As a further example, in the following code, we dynamically retrieve the tiles for slide #4 and display the top 2 tiles along with their RGB and HSV histograms.

tile_summary = tiles.dynamic_tiles(4)
top = tile_summary.top_tiles()[:2]
for t in top:
  t.display_with_histograms()
Slide #4, top tile #1 Slide #4, top tile #2
Slide #4, Top Tile #1 Slide #4, Top Tile #2

Next, we dynamically retrieve the tiles for slide #2. We display (not shown) the tile tissue heat map and top tile summaries and then obtain the tiles ordered by tissue percentage. We display the 1,000 and 1,500 tiles by tissue percentage.

tile_summary = tiles.dynamic_tiles(2)
tile_summary.display_summaries()
ts = tile_summary.tiles_by_tissue_percentage()
ts[999].display_with_histograms()
ts[1499].display_with_histograms()

In the following images, we see the 1,000 and 1,500 tiles ordered by tissue percentage for slide #2. Note that the displayed tile rank information is based on score rather than tissue percentage alone.

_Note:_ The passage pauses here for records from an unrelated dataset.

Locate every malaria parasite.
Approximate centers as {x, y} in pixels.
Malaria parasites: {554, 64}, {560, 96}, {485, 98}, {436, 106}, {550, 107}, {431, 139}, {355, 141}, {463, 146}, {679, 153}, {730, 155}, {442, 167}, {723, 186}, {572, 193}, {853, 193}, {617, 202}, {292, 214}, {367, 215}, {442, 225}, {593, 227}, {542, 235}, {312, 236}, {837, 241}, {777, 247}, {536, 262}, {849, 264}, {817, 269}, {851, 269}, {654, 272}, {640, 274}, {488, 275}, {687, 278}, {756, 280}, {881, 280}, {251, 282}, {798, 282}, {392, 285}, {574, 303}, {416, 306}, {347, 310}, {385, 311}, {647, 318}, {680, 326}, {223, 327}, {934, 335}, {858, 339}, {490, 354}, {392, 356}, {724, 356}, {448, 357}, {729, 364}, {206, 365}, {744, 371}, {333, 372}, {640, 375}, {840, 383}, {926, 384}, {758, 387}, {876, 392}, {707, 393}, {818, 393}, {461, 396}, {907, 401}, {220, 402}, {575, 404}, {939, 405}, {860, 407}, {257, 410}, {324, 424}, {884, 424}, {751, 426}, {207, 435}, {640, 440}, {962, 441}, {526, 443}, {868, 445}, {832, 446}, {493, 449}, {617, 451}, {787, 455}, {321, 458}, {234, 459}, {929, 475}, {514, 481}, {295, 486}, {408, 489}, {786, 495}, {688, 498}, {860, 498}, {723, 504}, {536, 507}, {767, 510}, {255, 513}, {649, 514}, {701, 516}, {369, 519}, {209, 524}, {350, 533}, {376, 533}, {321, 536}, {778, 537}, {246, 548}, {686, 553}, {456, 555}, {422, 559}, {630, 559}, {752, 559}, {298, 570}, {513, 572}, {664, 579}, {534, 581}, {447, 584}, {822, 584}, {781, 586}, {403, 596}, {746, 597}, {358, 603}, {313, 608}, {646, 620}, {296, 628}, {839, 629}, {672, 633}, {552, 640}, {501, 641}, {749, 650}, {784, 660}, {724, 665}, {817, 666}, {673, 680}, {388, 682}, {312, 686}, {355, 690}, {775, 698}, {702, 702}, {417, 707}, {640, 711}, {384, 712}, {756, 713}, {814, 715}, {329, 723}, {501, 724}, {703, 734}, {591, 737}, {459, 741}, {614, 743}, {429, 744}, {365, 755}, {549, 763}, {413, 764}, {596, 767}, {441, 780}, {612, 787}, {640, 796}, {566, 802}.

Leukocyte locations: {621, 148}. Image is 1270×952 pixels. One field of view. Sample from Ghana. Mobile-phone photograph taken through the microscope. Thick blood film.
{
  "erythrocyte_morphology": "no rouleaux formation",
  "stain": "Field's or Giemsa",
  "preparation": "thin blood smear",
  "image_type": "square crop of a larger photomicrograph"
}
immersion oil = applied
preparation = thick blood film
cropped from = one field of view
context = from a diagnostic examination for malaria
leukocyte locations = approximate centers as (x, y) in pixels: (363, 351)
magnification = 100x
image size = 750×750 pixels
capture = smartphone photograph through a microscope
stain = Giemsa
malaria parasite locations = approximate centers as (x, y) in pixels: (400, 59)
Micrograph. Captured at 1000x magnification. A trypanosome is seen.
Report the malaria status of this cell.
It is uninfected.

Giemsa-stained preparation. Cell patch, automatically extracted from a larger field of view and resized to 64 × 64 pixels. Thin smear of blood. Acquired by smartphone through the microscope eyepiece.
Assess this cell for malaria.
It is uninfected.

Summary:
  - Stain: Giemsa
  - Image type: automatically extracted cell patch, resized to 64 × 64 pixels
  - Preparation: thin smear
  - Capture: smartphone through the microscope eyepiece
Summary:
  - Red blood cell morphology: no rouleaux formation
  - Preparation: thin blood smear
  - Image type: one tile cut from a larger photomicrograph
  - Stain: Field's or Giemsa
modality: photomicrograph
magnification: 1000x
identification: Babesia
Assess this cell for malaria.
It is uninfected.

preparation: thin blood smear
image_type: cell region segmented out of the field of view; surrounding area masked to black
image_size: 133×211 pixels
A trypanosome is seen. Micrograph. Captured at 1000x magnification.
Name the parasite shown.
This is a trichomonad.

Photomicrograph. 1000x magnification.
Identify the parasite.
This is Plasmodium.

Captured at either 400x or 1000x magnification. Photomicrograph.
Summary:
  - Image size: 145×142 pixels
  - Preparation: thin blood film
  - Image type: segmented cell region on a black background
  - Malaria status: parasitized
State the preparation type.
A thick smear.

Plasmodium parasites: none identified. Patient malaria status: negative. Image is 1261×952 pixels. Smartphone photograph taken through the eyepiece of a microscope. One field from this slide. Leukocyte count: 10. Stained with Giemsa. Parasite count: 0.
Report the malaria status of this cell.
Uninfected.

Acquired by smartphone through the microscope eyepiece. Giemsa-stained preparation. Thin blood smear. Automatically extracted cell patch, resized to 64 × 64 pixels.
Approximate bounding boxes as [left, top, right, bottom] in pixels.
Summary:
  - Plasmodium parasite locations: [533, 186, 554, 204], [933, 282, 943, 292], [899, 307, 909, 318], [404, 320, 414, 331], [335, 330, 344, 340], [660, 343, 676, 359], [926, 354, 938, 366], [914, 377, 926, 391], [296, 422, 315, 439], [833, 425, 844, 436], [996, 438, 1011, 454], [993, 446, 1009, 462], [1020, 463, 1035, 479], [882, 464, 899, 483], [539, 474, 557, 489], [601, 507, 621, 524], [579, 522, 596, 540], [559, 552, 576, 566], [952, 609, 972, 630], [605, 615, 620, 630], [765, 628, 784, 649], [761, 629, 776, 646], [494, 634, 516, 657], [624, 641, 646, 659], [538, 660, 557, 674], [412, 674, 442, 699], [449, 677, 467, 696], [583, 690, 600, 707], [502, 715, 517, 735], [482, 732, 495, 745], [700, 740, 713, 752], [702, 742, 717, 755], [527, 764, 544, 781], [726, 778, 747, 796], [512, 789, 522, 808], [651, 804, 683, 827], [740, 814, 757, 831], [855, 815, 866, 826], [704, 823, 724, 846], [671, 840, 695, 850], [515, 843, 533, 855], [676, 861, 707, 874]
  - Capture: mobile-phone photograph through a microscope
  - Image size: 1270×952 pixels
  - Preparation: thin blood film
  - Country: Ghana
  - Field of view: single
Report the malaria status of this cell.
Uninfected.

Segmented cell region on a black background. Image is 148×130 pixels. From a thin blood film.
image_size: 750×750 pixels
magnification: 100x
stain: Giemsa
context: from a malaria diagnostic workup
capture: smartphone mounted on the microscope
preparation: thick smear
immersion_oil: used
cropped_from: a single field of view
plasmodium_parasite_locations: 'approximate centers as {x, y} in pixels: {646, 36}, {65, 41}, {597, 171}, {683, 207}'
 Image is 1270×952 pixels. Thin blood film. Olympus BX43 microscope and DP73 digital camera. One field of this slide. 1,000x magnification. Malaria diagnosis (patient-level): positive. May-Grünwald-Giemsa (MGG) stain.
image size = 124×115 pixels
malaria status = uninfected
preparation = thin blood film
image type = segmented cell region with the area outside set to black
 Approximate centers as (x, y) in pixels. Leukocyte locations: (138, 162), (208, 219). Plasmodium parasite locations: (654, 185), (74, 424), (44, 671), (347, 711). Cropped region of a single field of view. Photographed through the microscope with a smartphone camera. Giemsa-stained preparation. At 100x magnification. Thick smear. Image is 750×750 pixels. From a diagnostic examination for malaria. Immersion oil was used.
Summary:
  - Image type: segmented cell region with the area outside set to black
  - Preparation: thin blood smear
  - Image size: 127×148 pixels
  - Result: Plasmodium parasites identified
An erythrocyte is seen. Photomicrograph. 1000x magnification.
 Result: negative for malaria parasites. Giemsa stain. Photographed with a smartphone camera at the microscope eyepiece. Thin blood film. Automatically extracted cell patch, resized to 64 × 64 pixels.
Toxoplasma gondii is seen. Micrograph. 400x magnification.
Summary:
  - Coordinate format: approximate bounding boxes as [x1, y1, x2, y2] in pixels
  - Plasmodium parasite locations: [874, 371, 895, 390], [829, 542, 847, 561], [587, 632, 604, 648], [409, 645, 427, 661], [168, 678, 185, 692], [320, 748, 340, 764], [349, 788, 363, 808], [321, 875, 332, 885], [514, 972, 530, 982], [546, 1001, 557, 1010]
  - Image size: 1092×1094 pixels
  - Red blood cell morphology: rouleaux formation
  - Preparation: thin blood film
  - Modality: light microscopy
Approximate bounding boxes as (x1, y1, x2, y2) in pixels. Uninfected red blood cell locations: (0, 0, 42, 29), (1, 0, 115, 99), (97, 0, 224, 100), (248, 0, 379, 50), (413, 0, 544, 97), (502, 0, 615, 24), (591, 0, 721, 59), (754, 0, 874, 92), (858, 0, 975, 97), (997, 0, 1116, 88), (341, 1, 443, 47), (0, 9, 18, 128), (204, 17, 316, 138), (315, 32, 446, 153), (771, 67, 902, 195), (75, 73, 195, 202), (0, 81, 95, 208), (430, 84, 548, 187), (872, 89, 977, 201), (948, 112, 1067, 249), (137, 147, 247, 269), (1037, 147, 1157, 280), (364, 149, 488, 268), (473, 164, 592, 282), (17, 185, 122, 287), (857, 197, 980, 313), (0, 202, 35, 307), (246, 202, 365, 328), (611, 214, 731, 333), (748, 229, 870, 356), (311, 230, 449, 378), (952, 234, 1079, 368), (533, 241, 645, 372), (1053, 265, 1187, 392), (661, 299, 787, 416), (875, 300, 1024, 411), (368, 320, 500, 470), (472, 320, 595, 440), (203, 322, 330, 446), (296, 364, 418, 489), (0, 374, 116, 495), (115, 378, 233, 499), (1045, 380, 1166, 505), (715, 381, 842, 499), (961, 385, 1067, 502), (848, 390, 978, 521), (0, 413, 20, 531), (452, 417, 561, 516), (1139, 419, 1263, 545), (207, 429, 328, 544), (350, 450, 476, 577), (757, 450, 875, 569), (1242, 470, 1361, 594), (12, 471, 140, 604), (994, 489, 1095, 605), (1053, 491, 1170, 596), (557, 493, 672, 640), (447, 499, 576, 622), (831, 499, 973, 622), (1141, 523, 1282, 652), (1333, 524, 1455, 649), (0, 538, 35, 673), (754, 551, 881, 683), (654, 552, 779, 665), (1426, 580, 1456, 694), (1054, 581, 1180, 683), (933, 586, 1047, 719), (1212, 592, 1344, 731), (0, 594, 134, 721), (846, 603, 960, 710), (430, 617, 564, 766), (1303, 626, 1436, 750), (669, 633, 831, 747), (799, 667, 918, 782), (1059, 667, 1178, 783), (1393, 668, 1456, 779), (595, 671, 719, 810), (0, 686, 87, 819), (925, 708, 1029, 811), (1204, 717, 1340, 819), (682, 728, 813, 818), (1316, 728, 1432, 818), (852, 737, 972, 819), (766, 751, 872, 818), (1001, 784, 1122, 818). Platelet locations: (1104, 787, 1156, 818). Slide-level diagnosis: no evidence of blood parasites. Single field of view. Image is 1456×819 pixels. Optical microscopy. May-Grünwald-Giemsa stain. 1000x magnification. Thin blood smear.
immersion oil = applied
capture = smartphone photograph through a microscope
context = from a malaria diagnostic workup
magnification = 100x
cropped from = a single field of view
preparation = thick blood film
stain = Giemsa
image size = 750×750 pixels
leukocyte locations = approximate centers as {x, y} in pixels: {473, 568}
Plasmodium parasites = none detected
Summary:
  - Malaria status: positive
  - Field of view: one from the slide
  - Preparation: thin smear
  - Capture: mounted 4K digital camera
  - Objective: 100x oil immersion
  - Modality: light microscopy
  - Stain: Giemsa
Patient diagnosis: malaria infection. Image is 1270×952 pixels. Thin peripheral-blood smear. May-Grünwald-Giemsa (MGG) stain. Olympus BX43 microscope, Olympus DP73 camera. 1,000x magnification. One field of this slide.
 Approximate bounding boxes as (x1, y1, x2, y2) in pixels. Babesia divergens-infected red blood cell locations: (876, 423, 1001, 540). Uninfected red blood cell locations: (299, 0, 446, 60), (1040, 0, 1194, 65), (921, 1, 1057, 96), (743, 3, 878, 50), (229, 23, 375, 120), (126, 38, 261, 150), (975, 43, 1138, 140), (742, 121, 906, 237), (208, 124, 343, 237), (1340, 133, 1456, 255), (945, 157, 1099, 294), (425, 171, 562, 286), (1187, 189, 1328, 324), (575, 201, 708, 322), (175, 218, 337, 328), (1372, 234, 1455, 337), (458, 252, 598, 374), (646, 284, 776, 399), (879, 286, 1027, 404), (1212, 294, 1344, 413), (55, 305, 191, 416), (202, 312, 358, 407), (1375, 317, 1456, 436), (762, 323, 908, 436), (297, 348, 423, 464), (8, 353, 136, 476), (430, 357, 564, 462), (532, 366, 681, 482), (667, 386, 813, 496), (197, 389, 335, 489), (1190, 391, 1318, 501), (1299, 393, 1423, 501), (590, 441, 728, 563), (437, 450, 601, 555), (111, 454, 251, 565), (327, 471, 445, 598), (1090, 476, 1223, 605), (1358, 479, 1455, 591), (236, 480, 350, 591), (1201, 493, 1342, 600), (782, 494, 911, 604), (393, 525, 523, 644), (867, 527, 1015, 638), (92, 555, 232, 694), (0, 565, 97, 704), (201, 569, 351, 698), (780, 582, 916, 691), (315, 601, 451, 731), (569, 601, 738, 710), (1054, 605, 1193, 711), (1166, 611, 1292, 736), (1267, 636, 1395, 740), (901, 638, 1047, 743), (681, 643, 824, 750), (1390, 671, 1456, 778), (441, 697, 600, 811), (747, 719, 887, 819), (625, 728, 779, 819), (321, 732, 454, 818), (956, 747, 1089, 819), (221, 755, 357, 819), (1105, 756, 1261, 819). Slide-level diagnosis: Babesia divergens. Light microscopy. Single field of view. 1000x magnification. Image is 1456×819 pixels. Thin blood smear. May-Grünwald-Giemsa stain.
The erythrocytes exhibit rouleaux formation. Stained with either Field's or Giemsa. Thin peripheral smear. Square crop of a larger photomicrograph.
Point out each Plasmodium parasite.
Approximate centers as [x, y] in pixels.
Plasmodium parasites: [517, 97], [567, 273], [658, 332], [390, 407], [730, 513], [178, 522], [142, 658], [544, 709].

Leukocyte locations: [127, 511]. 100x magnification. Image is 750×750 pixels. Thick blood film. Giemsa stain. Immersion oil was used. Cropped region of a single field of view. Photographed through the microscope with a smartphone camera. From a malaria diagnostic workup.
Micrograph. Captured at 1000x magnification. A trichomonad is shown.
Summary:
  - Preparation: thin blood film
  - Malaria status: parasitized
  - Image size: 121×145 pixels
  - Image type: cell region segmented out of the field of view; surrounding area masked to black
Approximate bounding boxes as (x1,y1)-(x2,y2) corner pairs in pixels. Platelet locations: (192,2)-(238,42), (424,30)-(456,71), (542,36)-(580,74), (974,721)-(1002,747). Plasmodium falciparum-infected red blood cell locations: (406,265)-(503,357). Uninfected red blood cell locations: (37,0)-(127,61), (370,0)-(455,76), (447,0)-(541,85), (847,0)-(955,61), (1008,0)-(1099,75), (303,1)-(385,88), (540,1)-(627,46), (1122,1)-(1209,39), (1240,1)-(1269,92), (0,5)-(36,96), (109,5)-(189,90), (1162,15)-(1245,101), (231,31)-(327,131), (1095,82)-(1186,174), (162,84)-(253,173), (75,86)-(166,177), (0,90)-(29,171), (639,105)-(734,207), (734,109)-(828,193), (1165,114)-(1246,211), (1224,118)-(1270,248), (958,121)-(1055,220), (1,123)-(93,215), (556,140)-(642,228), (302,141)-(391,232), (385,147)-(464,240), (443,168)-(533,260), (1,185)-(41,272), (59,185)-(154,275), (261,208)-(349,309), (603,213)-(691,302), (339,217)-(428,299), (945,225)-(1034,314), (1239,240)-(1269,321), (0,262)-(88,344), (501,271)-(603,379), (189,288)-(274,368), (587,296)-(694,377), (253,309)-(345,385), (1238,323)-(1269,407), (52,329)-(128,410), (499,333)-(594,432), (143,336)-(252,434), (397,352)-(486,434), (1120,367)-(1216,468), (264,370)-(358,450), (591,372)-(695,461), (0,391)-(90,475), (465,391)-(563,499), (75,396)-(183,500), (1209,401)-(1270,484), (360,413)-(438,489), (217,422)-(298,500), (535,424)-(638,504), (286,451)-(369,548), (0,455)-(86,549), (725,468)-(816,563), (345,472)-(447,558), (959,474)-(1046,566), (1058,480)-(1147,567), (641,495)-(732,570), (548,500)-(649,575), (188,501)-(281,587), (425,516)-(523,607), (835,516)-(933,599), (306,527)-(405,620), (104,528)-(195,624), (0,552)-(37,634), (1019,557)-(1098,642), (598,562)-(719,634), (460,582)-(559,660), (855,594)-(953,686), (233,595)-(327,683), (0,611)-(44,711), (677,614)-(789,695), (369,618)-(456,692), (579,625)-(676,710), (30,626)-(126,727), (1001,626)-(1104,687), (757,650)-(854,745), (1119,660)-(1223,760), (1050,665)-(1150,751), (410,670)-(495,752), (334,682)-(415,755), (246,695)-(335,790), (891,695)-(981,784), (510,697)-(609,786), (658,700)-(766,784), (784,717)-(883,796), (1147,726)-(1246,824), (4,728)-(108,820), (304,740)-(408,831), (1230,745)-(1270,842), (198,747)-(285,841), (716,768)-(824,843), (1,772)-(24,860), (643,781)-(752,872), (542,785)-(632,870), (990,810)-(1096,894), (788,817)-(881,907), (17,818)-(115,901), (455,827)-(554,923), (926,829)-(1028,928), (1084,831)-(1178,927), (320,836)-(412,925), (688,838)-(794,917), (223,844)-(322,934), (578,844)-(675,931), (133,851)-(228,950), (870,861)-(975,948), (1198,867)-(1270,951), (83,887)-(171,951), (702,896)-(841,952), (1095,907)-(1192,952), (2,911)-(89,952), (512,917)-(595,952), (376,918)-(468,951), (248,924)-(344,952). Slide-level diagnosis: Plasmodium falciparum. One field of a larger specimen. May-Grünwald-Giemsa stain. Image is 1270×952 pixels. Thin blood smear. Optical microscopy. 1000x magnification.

Slide #2, tissue percentage #1000 Slide #2, tissue percentage #1500
Slide #2, Tissue Percentage #1000 Slide #2, Tissue Percentage #1500

Tiles can be retrieved based on position. In the following code, we display the tiles at row 25, column 30 and row 25, column 31 on slide #2.

tile_summary = tiles.dynamic_tiles(2)
tile_summary.get_tile(25, 30).display_tile()
tile_summary.get_tile(25, 31).display_tile()
Slide #2, row #25, column #30 Slide #2, row #25, column #31
Slide #2, Row #25, Column #30 Slide #2, Row #25, Column #31

If an individual tile is required, the dynamic_tile() function can be used.

tiles.dynamic_tile(2, 25, 32).display_tile()
Slide #2, row #25, column #32
Slide #2, Row #25, Column #32

If multiple tiles need to be retrieved dynamically, for performance reasons dynamic_tiles() is preferable to dynamic_tile().

Summary

In this article series, we’ve taken a look at how Python, in particular with packages such as NumPy and scikit-image, can be used for tissue segmentation in whole-slide images. To efficiently process images in our data set, we utilized OpenSlide to scale down the slides. Using NumPy arrays, we investigated a wide variety of image filters and settled on a combination and series of filters that demonstrated fast, acceptably accurate tissue segmentation for our data set. Following this, we divided the filtered images into tiles and scored the tiles based on tissue percentage and color characteristics such as the degree of hematoxylin staining versus eosin staining. We then demonstrated how we can retrieve the top-scoring tiles that have high tissue percentages and preferred staining characteristics. We saw how whole-slide images could be processed in batches or dynamically. Scaling, filtering, tiling, scoring, and saving the top tiles can be accomplished in batch mode using multiprocessing in the following manner.

slide.multiprocess_training_slides_to_images()
filter.multiprocess_apply_filters_to_images()
tiles.multiprocess_filtered_images_to_tiles()

The previous code generates HTML filter and tile pages that simplify visual inspection of the image processing and the final tile results. Because the average number of pixels per whole-slide image is 7,670,709,629 and we have reduced the data to the top 50 1,024×1,024 pixel tiles, we have reduced the raw image data down by a factor of 146x while identifying tiles that have significant potential for further useful analysis.